Wirusolog podkreślił, że konieczne są restrykcje podczas zakupów. Każdy powinien mieć maseczkę i dezynfekować ręce. – Jestem absolutnie zwolennikiem restrykcji w tym względzie. Przed każdym sklepem mycie rąk albo rękawiczki. Każdy z maską niezależnie od kontaktu, bo nikt nie wie kto jest zakażony, kto nie – tłumaczył.
Prof. Simon przyznał jednak, że nie jest zwolennikiem zakazu wstępu do lasów. – Nie wiem czy jestem zwolennikiem tak pokazowych restrykcji, właściwie głupot jak zakaz wstępu do lasu. No bo jak się las pali, no to rozumiem, ale na spacer pójść do lasu? Przecież tężyzna fizyczna wzmaga odporność: bieg, jazda na rowerze. Oczywiście nie w grupach, z zachowaniem odległości i w masce – podkreślił.

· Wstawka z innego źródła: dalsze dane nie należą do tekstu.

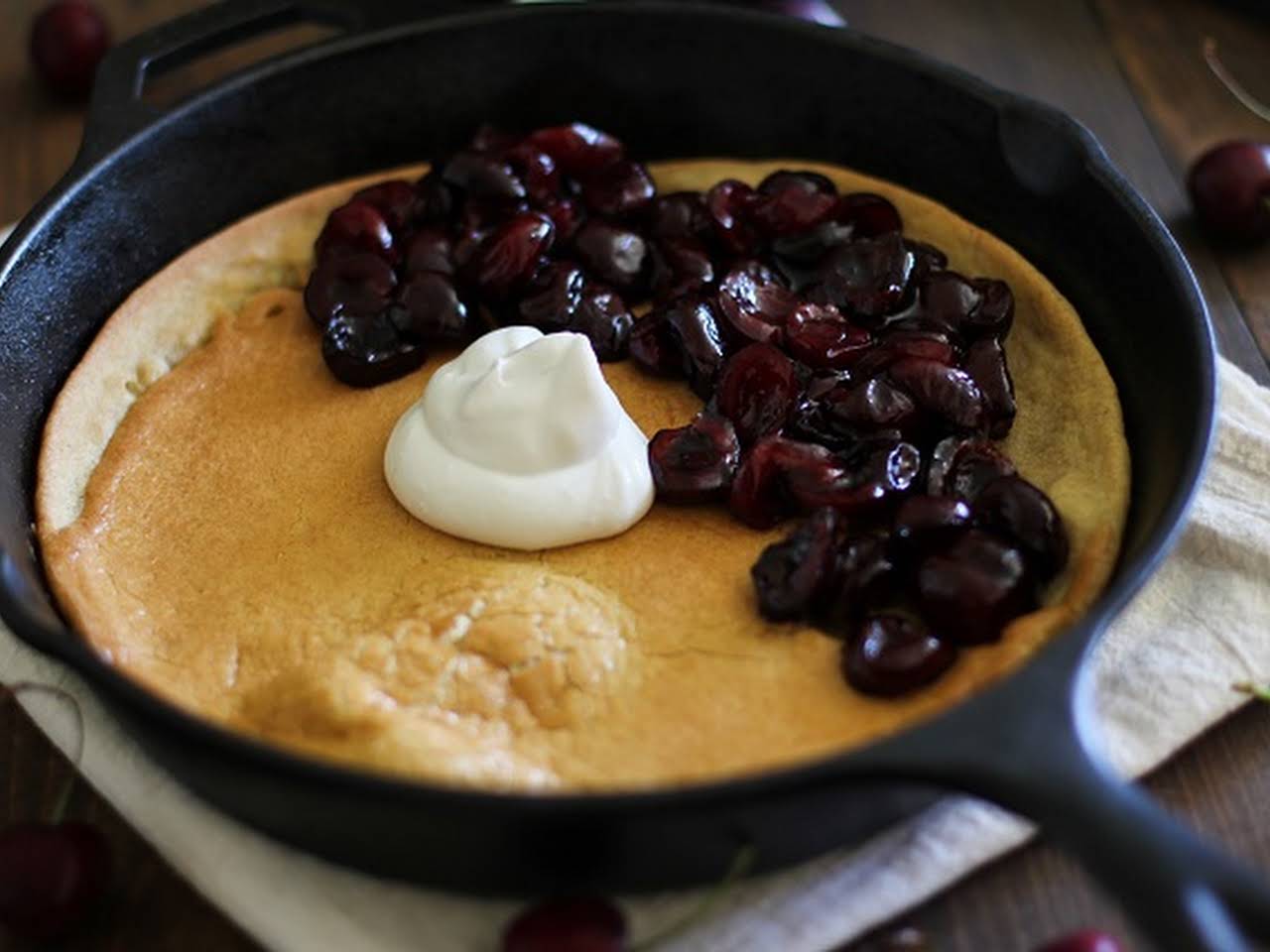 Cast Iron Skillet Biscuits  Recipe from Your Homebased Mom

Byłem zbulwersowany tym, co widziałem na drogach. Policja ściga ludzi na myjniach, w maskach, czy bez masek, ale nikogo nie goni na ulicy, jak stoją cztery osoby i rozmawiają. Ja nie bardzo rozumiem, dlaczego ktoś nie mógł pojechać na myjnię, być może się mylę, ale co to komu przeszkadza, albo jak np. ktoś biega. Natomiast nie można robić tego zbiorowo i tylko tyle – mówił prof. Krzysztof Simon.